La idea de cultura nacional se enaltece y se desvanece por épocas. Incluso, no tenía el mismo sentido a mediados del siglo pasado que en la actual universalidad digital. Una de las características de lo nacional es aquella que está ligada a la territorialidad. ¿Acaso se puede establecer algo así desde el metaverso? Con todo, hay cuestiones idiosincráticas que siguen vivas, que tienen su pasado y su porqué. En grandes figuras del arte se pueden encontrar algunos fundamentos, incluso en los contrastes que puedan ofrecernos ciertos nombres, como Atahualpa Yupanqui y Astor Piazzolla.
Mientras que uno podía ser considerado como un custodio de la tradición desde la música folklórica, otro pudo ser entendido como un rupturista en el mundo tanguero (aunque no fuera tan así). Y lo cierto es que podían tener mucho más en común que París, como ciudad “amiga”, para pasar largas estadas; o compartir el año 1992 como el de sus partidas.

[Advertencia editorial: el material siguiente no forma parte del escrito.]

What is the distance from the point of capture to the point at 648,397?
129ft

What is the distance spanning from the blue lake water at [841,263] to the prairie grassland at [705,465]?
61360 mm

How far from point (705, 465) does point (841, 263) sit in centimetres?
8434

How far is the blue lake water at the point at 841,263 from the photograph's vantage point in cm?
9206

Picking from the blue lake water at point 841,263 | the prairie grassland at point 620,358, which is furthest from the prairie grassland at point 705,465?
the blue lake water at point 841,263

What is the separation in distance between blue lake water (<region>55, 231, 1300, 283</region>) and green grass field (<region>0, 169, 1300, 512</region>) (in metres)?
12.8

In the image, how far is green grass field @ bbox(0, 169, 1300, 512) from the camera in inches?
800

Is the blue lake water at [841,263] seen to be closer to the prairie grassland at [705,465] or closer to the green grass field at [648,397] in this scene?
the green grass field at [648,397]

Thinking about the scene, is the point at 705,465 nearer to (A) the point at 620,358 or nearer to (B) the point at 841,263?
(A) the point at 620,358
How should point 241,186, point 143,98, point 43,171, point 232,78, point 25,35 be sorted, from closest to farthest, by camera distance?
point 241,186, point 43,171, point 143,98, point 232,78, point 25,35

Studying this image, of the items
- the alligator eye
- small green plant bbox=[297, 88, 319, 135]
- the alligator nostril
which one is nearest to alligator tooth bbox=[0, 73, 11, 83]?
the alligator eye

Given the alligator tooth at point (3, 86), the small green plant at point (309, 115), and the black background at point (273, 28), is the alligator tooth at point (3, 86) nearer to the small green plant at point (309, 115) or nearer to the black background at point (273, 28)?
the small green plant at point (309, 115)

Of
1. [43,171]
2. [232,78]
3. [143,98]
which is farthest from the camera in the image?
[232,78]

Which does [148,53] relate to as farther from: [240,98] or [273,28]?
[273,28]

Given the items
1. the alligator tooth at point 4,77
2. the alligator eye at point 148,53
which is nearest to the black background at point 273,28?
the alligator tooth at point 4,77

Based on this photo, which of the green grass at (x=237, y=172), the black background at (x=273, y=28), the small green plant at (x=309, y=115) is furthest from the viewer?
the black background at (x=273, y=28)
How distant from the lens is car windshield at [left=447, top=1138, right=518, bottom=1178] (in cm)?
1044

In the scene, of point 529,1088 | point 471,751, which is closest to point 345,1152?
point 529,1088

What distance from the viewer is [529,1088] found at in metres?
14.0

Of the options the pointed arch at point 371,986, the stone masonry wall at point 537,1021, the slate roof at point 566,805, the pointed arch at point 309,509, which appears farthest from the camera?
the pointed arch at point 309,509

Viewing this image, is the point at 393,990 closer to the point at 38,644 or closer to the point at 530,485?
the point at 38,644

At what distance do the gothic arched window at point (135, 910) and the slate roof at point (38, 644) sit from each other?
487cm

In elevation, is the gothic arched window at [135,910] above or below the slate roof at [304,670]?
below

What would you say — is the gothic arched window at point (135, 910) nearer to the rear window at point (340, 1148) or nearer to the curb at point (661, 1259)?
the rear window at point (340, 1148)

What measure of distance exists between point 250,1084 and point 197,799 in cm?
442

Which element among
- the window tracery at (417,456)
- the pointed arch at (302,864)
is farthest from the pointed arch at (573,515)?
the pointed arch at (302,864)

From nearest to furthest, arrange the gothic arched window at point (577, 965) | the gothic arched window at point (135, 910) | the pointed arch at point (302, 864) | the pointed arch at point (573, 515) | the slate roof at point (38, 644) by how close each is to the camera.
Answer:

Este 23 de mayo se cumplen 43 años de la muerte de Yupanqui. Don Ata no estaba allí aquel último día de vida, pero se encontraba en Francia. La muerte, que lo andaba buscando sin que se diera cuenta, lo encontró al Sur de ese país, en Nimes. (“Tengo un pacto de no agresión con París. Ni yo manejo profundamente el francés ni el parisién sabe hablar quechua. Por eso nos respetamos”, dijo una vez).
Astor sí estaba allí cuando comenzó su final. Fue en la habitación de un apart hotel de París, el 4 de agosto de 1990, donde se desplomó por una trombosis cerebral. Lo trasladaron a Buenos Aires, pero no volvió a ser el mismo. Murió casi dos años después, el 4 de julio de 1992.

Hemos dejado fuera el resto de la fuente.